**WORK REQUEST**
Transcribe the entries below word for word, beginning at the line with "hall with dark hardwood / wood-style floors" and stopping after the line with "A nylon crossbody"; drop all pictures.
━━ PROVIDED RECORDS
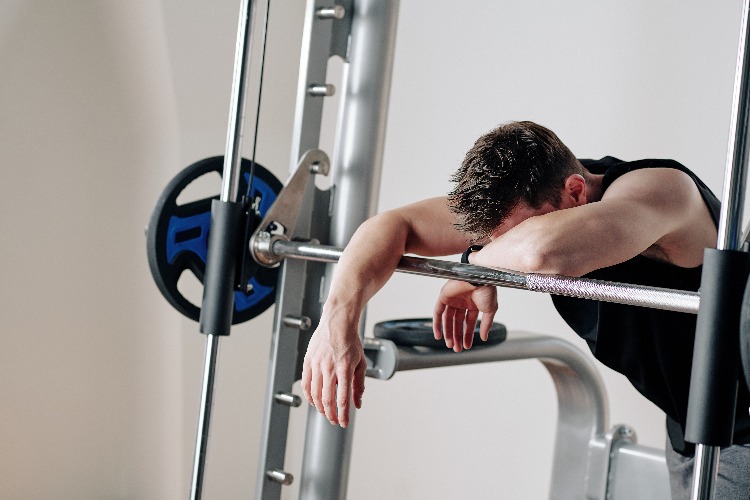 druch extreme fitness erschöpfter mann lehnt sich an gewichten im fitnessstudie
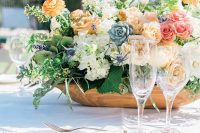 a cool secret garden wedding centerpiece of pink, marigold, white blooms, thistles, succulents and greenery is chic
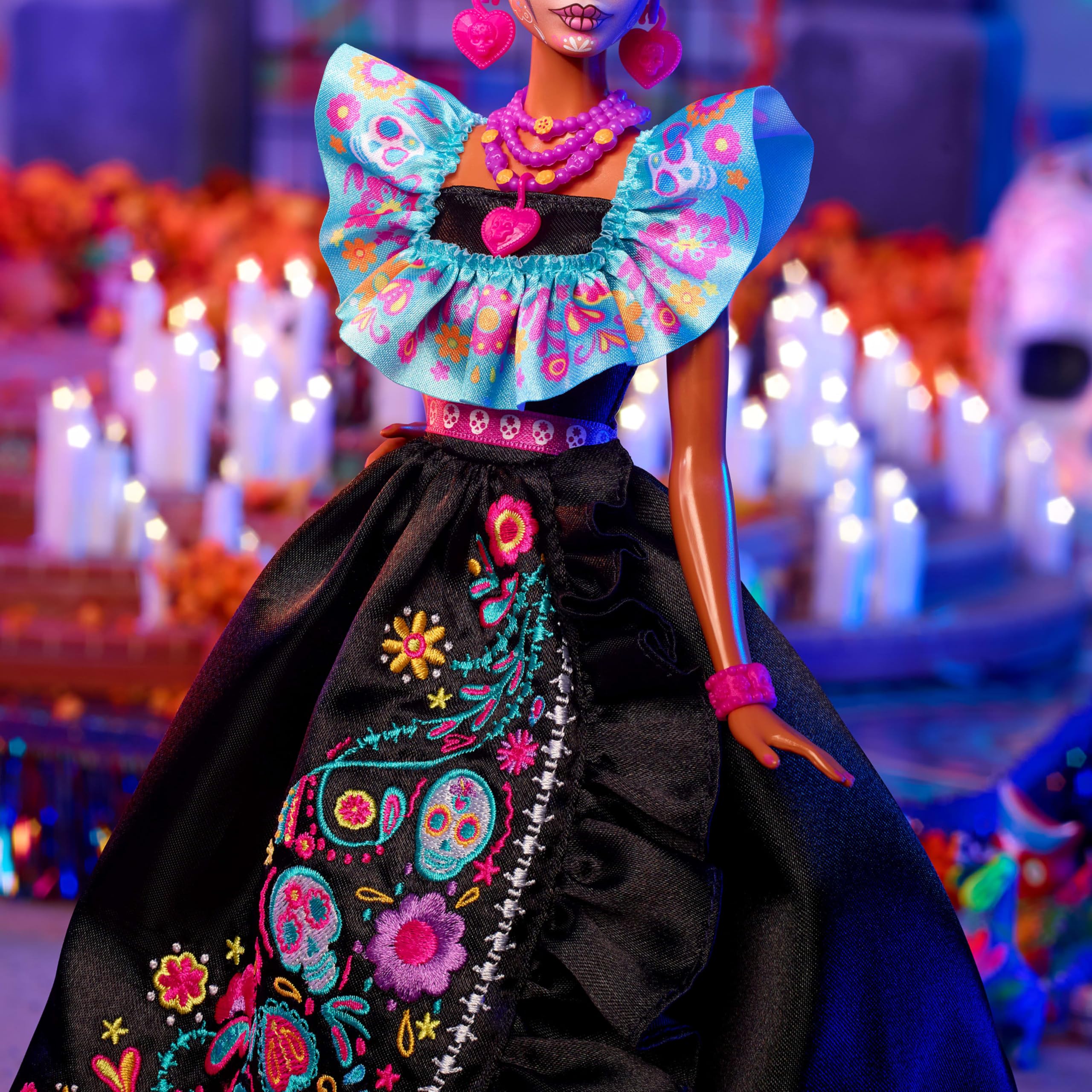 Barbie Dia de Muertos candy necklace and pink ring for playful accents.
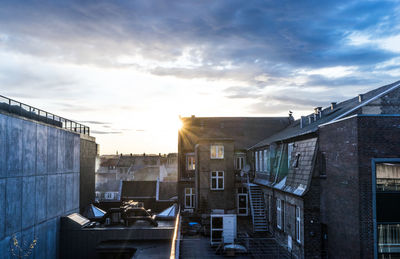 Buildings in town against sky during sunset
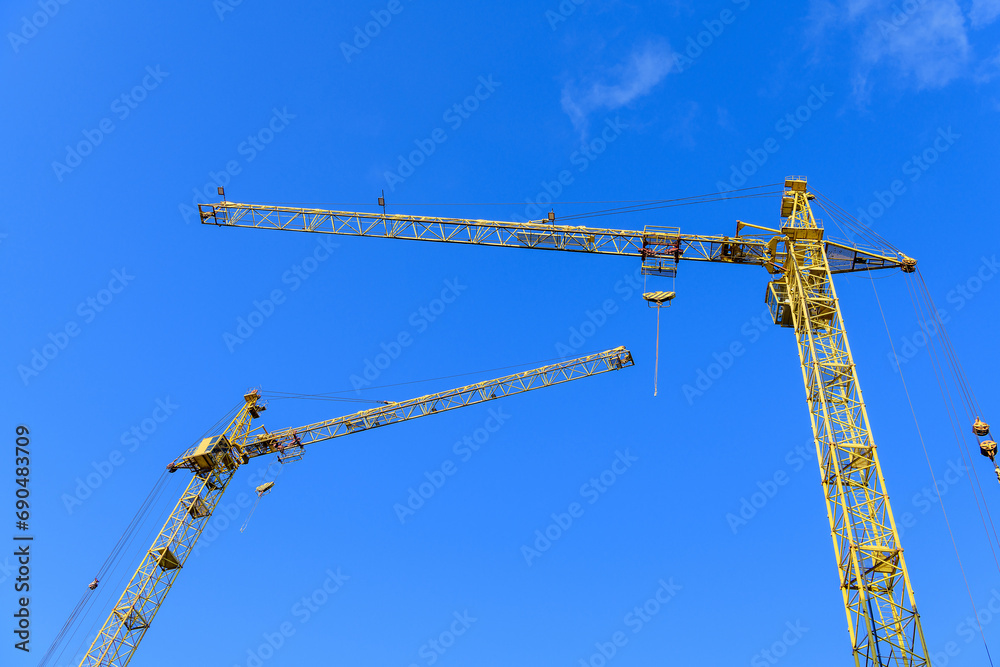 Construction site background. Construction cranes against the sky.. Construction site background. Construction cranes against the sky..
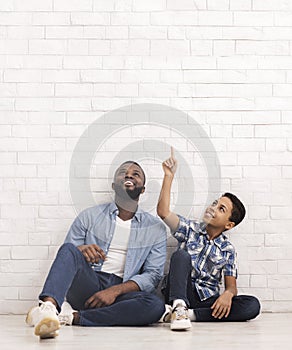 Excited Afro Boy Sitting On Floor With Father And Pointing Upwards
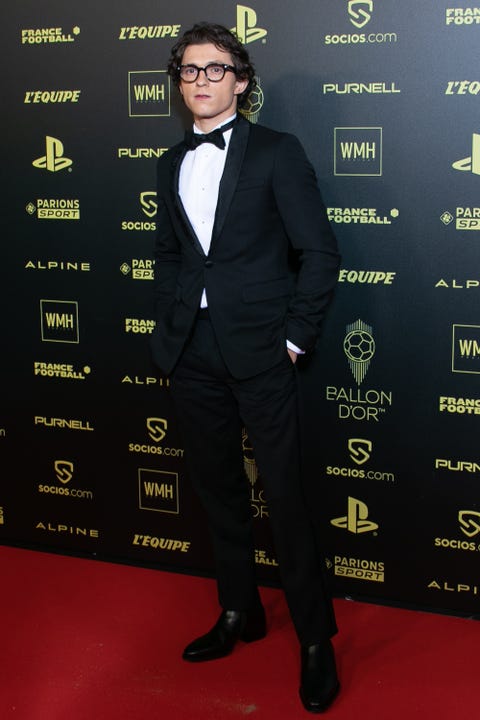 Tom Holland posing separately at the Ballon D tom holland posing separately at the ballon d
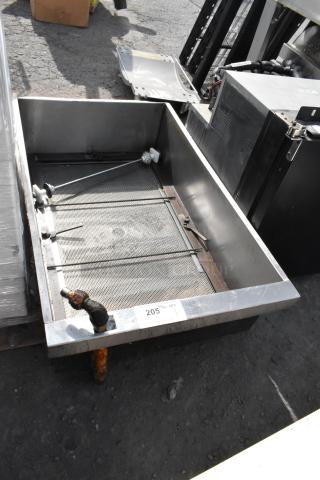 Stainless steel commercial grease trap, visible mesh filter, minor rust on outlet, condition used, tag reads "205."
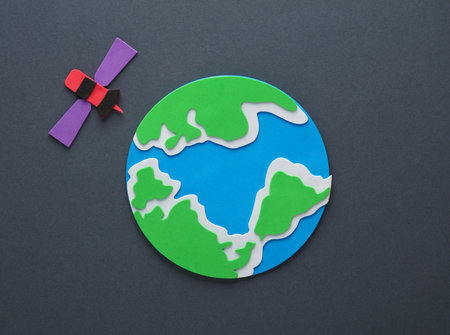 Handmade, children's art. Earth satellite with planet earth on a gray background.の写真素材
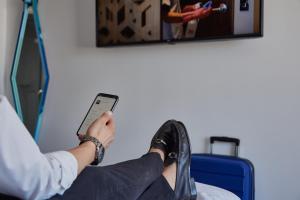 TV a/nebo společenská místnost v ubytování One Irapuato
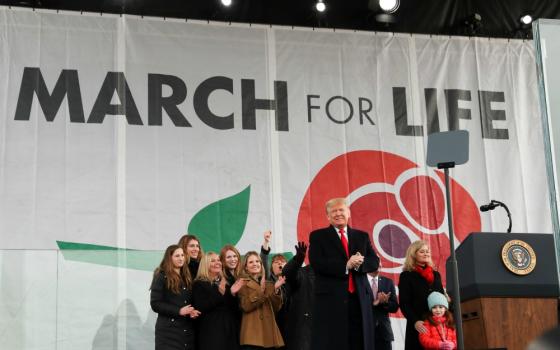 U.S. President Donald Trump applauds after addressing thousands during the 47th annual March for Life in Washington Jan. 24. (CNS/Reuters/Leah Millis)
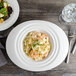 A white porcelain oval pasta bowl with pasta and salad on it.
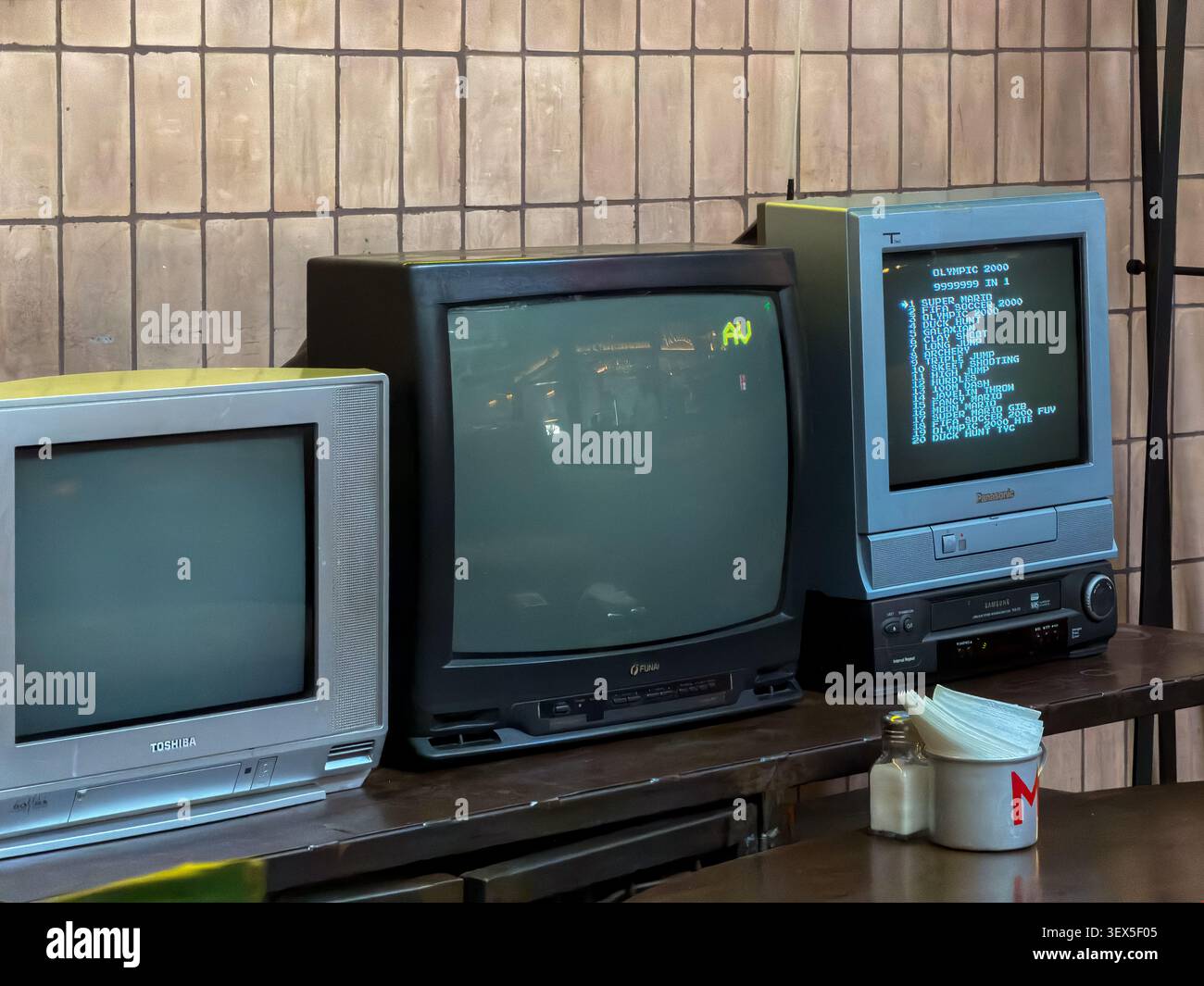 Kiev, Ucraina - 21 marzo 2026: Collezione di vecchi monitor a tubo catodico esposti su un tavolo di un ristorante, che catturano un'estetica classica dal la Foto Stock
━━━━
━━ PROVIDED RECORDS
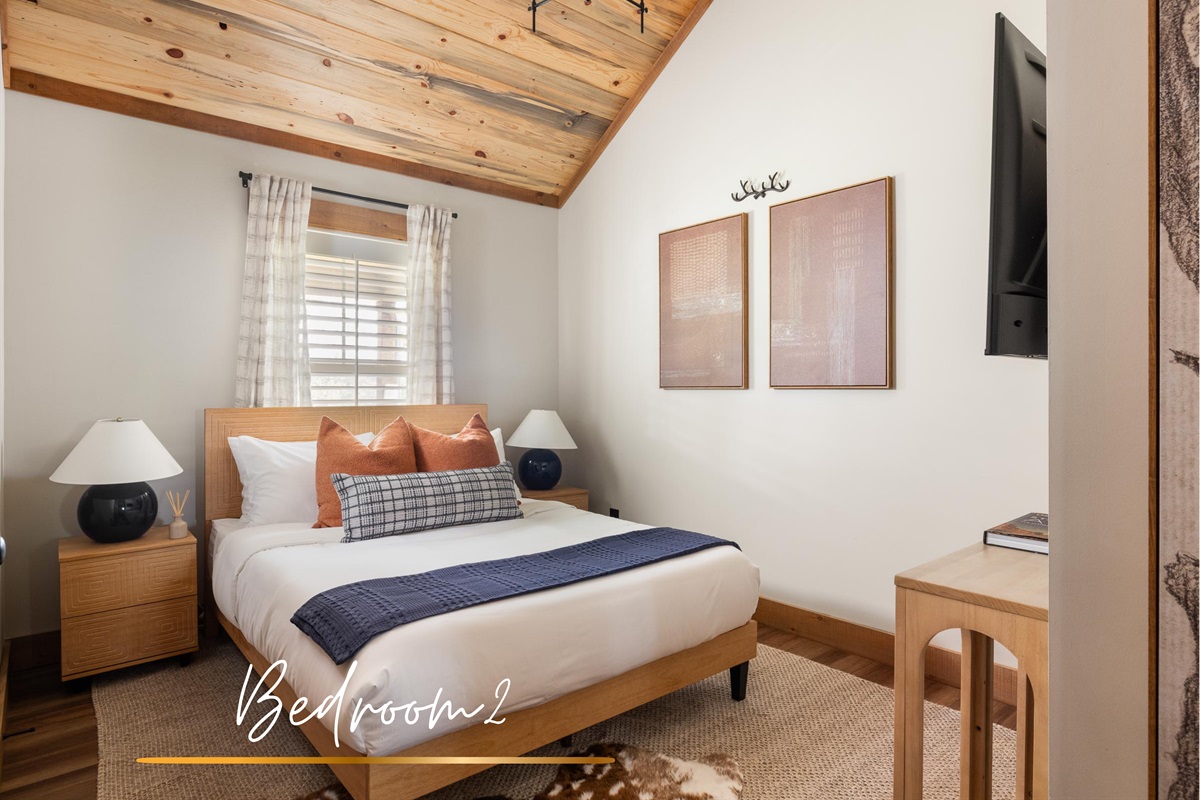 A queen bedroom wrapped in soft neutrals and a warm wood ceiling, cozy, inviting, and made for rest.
━━━━
━━ PROVIDED RECORDS
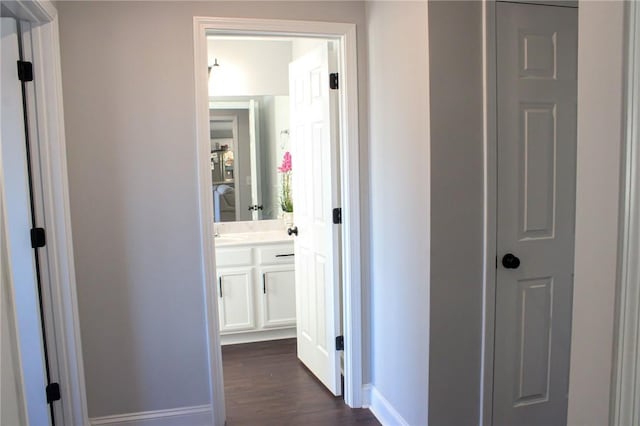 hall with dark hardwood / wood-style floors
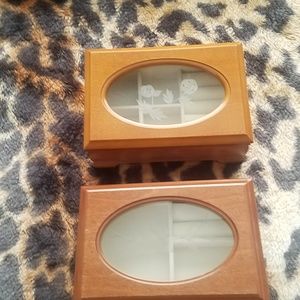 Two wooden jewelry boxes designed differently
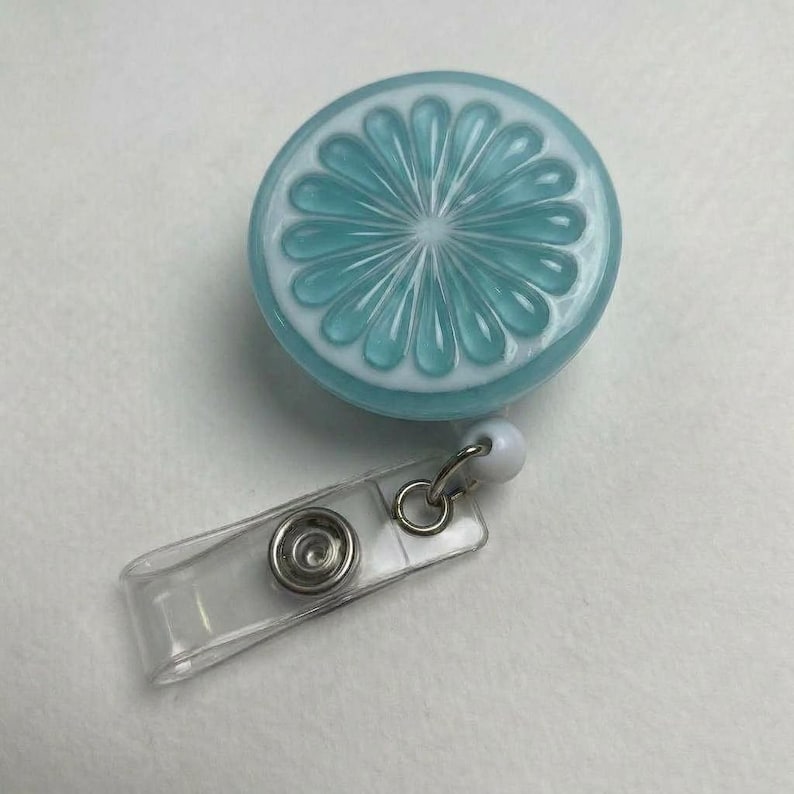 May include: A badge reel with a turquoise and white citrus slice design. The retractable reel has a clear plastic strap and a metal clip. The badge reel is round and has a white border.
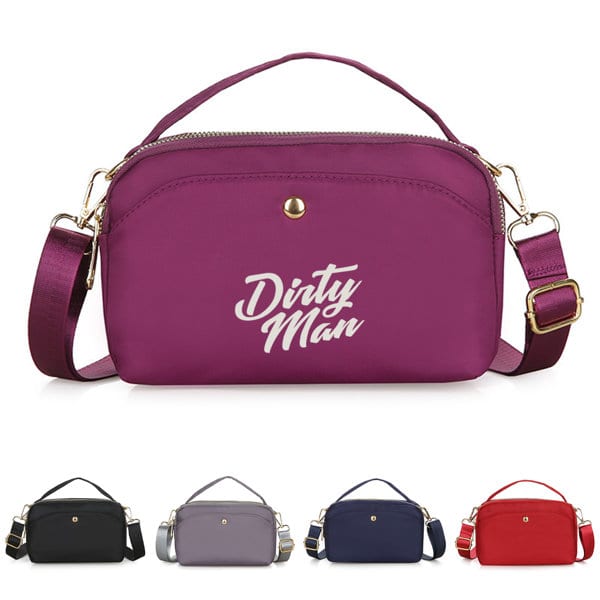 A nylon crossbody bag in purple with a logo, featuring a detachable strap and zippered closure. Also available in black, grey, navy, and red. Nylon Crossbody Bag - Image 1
━━━━
**ANSWER SECTION**
 hall with dark hardwood / wood-style floors
 Two wooden jewelry boxes designed differently
 May include: A badge reel with a turquoise and white citrus slice design. The retractable reel has a clear plastic strap and a metal clip. The badge reel is round and has a white border.
 A nylon crossbody bag in purple with a logo, featuring a detachable strap and zippered closure. Also available in black, grey, navy, and red. Nylon Crossbody Bag - Image 1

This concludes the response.